Seller delivery data feeds service - AWS Marketplace

Seller delivery data feeds service

AWS Marketplace provides data feeds as a mechanism to send structured, up-to-date product and customer information from AWS Marketplace systems to seller Amazon S3 buckets for ETL (extract, transform, and load) between seller-owned business intelligence tools.

The transactional data is delivered and appended in a bi-temporal structure so sellers can store and query data along two timelines with timestamps for both

  • valid time: when a fact occurred in the real world (“what you knew”)

  • system time: when that fact was recorded to the database (“when you knew it”).

Data feeds are delivered daily at 4pm PST (midnight UTC) following an update from the prior day containing 24 hours of data from the previous day. An update can be defined by a customer subscribing, a customer being invoiced, or AWS disbursing payment.

This section provides an overview of data feeds and explains how to access and use them. Subsequent sections describe each data feed.

Storage and structure of data feeds

Data feeds collect and deliver comma-separated value (CSV) files to an encrypted Amazon S3 bucket that you provide.
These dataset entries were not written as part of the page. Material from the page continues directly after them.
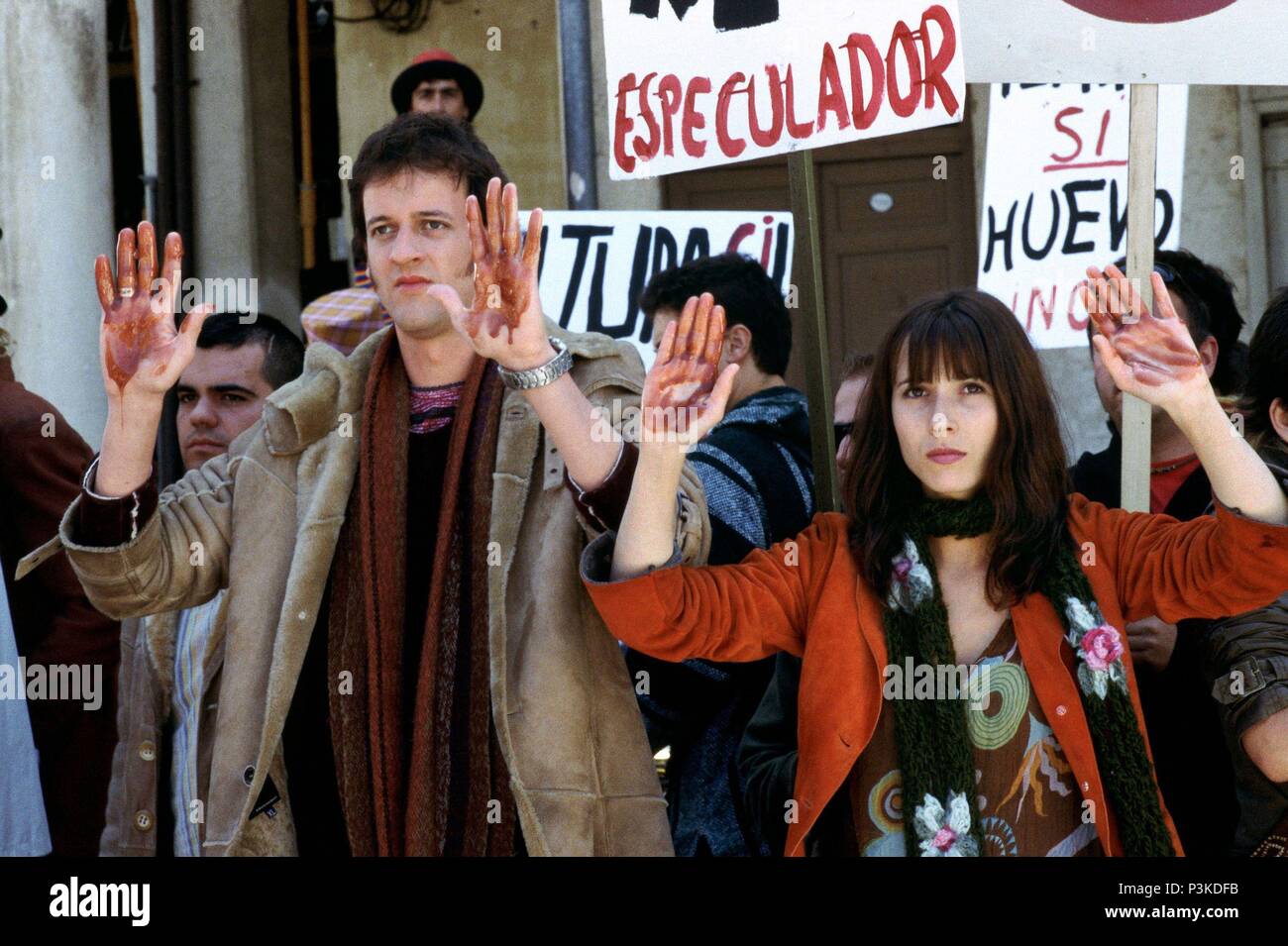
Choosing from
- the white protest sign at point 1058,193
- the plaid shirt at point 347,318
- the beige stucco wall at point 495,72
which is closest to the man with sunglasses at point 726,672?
the white protest sign at point 1058,193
The CSV files have the following characteristics:

  • They follow 4180 standards.

  • Character encoding is UTF-8 without BOM.

  • Commas are used as separators between values.

  • Fields are escaped by double quotation marks.

  • \n is the line feed character.

  • Dates are reported in the UTC time zone, are in ISO 8601 date and time format, and are accurate within 1 second.

  • All *_period_start_date and *_period_end_date values are inclusive, which means that 23:59:59 is the last possible timestamp for any day.

  • All monetary fields are preceded with a currency field.

  • Monetary fields use a period (.) character as a decimal separator, and don't use a comma (,) as a thousands separator.

Data feeds are generated and stored as follows:

  • Data feeds are generated within a day, and contain 24 hours of data from the previous day.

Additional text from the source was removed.